Israeli Arab human rights leader to address MPs in Commons on Monday June 1st
This is one of the most egregious examples of ethnic cleansing since the state of Israel was founded: an entire Israeli Arab village is to be demolished so that an Israeli Jewish village with the same name can be built on its ruins.
The 700 Arab residents of Umm Al Hiran have lived in the village for nearly 60 years, having been ordered to move there by the Israeli military commander of the Negev who gave them a lease to build a village, farm the land and graze their sheep.
The Israeli Supreme Court ruled by 2-1 that the state had the right to demolish the entire village and overruled a proposal from the third judge, Daphne Barak-Erez, that the villagers should be offered a plot of land to build their own houses in the new Jewish village of Hiran.
The local court in Kiryat Gat near is expected to approve the eviction notices at the end of May allowing the Israeli Army to move in with their D9 bulldozers to clear the site.
Thirty Jewish settler families are currently living in portakabins a couple of kilometres away waiting for the new houses to be built so they can move in.
The Arab village leaders have behaved with remarkable forbearance, inviting the settlers’ leader over for coffee to see if they can hammer out a compromise solution.
They told them there is no need for demolitions or evictions as there is room for both. “We are not against them living here, but we want to stay here too and live together with them as neighbours,” says Atwa Abu Alkia’n for the villagers.
They point out that there is plenty of space – 3¼ million acres – in the Negev and the settlers don’t need to move to the one small area where they are living.
At the time of Israel’s war of independence in 1948 the villagers were thrown out of their ancestral village in a more fertile area in the Western Negev to make way for a Jewish kibbutz as part of the drive to “make the desert bloom”.
In 1956 they were forcibly moved again to the less fertile northern Negev where they rebuilt their village and its sister village Atir. “It was a desert with no roads, water, houses or services.
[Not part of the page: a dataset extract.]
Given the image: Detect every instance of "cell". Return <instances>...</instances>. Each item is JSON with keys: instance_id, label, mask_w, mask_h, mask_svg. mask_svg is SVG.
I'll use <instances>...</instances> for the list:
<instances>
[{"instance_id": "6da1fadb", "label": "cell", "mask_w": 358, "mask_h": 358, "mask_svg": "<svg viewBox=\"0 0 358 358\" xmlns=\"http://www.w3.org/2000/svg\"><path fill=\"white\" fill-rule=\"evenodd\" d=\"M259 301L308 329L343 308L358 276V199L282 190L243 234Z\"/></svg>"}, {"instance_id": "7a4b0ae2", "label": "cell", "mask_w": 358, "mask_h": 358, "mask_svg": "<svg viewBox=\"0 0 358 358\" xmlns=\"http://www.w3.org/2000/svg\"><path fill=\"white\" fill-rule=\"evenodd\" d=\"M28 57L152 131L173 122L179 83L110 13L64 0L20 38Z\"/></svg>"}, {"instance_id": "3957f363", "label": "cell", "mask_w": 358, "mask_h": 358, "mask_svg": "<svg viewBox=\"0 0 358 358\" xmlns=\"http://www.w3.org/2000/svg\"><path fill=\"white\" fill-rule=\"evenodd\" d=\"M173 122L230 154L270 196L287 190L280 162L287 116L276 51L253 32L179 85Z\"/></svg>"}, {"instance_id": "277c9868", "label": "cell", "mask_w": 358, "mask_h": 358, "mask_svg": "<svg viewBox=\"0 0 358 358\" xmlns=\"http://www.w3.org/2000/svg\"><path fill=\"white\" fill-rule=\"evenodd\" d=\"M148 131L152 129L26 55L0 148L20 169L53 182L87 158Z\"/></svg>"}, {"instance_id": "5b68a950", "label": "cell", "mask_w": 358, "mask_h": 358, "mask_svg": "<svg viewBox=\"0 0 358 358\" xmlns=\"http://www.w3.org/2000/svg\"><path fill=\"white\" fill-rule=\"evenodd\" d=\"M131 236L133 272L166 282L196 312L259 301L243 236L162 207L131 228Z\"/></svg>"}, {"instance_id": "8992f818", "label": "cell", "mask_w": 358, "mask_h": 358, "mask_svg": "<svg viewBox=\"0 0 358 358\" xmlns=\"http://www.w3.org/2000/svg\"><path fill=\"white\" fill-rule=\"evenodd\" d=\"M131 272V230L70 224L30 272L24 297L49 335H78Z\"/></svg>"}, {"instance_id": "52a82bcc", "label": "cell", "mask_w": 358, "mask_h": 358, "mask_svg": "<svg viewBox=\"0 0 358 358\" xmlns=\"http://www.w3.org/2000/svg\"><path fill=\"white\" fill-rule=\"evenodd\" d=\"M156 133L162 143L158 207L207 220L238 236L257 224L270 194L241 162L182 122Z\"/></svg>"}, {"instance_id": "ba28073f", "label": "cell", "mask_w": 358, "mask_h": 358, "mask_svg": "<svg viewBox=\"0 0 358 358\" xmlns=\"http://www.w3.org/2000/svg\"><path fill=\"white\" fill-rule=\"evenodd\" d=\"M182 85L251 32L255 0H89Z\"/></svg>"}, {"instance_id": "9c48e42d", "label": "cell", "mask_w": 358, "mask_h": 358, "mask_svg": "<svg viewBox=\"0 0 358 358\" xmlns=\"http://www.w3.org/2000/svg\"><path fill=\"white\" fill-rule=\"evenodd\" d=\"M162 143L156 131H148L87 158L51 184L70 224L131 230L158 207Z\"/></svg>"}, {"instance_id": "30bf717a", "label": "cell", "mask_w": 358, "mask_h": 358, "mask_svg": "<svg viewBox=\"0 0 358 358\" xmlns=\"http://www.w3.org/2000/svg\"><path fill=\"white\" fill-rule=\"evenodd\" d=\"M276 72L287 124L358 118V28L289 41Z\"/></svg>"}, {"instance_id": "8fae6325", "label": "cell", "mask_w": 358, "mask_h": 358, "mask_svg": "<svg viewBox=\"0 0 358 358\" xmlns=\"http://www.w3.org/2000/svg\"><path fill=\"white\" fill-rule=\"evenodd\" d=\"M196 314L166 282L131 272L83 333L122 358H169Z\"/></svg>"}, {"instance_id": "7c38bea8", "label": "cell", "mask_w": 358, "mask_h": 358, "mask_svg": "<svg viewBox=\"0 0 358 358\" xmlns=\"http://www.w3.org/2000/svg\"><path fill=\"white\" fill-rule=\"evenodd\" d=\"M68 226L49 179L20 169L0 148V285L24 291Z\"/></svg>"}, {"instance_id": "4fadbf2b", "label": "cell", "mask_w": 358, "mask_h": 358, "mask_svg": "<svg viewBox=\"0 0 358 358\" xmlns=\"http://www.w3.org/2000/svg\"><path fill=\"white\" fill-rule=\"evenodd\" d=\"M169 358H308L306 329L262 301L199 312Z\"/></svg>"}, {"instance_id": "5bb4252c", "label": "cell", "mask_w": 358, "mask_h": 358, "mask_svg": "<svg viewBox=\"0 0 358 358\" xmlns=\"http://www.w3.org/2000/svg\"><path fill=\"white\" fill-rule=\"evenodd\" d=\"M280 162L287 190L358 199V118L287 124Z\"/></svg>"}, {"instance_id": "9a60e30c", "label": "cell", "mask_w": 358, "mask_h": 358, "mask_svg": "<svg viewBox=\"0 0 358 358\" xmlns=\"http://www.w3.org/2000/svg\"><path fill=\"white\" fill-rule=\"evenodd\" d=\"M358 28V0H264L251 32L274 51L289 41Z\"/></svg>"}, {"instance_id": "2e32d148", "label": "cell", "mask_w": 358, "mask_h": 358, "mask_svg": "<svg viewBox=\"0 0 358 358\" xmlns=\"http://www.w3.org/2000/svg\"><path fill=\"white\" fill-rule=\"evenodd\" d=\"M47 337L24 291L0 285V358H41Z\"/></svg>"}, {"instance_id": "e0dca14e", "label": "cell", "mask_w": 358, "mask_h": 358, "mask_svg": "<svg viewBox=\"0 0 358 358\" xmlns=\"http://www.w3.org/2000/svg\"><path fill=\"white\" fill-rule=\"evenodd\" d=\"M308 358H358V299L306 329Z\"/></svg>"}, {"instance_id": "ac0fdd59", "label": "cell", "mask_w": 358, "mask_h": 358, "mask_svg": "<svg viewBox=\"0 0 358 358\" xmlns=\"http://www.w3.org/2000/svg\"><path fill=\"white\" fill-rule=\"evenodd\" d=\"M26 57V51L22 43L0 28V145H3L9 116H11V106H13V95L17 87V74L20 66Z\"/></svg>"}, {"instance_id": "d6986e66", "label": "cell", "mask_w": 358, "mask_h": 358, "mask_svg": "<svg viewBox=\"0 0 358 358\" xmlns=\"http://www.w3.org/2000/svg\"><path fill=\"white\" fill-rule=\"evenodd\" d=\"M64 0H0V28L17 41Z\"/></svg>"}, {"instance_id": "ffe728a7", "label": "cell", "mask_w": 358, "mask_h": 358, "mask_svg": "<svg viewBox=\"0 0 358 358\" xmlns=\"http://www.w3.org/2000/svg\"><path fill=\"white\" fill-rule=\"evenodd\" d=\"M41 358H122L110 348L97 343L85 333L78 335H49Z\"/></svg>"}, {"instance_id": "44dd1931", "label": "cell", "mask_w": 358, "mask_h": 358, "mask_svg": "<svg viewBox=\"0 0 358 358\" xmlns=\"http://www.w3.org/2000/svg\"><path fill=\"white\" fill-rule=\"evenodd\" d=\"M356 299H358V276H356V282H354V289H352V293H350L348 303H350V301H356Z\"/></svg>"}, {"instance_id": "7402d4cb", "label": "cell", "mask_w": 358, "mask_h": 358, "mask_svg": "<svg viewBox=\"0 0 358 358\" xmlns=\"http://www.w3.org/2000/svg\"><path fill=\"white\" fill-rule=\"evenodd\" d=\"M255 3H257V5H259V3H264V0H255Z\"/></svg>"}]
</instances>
We built the village. We invested in the houses, the roads and the water pipes. Life has been tough, but we worked hard to develop this place into a beautiful and wonderful village,” said the village sheikh.
Like all the other “unrecognised” villages in the Negev, Umm Al Hiran is provided with no mains electricity, no paved roads, no water, no sanitation. They have to do their best buying water from tankers and using solar panels for intermittent power.
This is not because it is remote. The Jewish Israeli owner of a dog-kennel only 800 metres away is provided with all services. The Israelis do this solely to make life difficult for Arab villagers in the hope that they will move.
Nor is it a question of money. When the villagers try to pave the roads, army bulldozers break them up; when they install water pipes, they are disconnected; when they build stone houses, they are demolished. The Israelis want the buildings to look temporary, ramshackle, worthless.
This makes it easier for the Israelis to sustain the myth that the villagers are Bedouin nomads who originate from other countries. In fact it is historically verifiable that their families have lived in the Negev for hundreds if not thousands of years.
While they are all proud of their Bedouin heritage and while a few are still engaged in the traditional Bedouin occupation of sheep-farming, the village also has lawyers, teachers and doctors among its 700 residents.
This is Israel expelling its own citizens, simply because of their race. Only the international community can save the village of Umm Al Hiran. Britain could play a leading role if it protested strongly enough to the new Israeli government.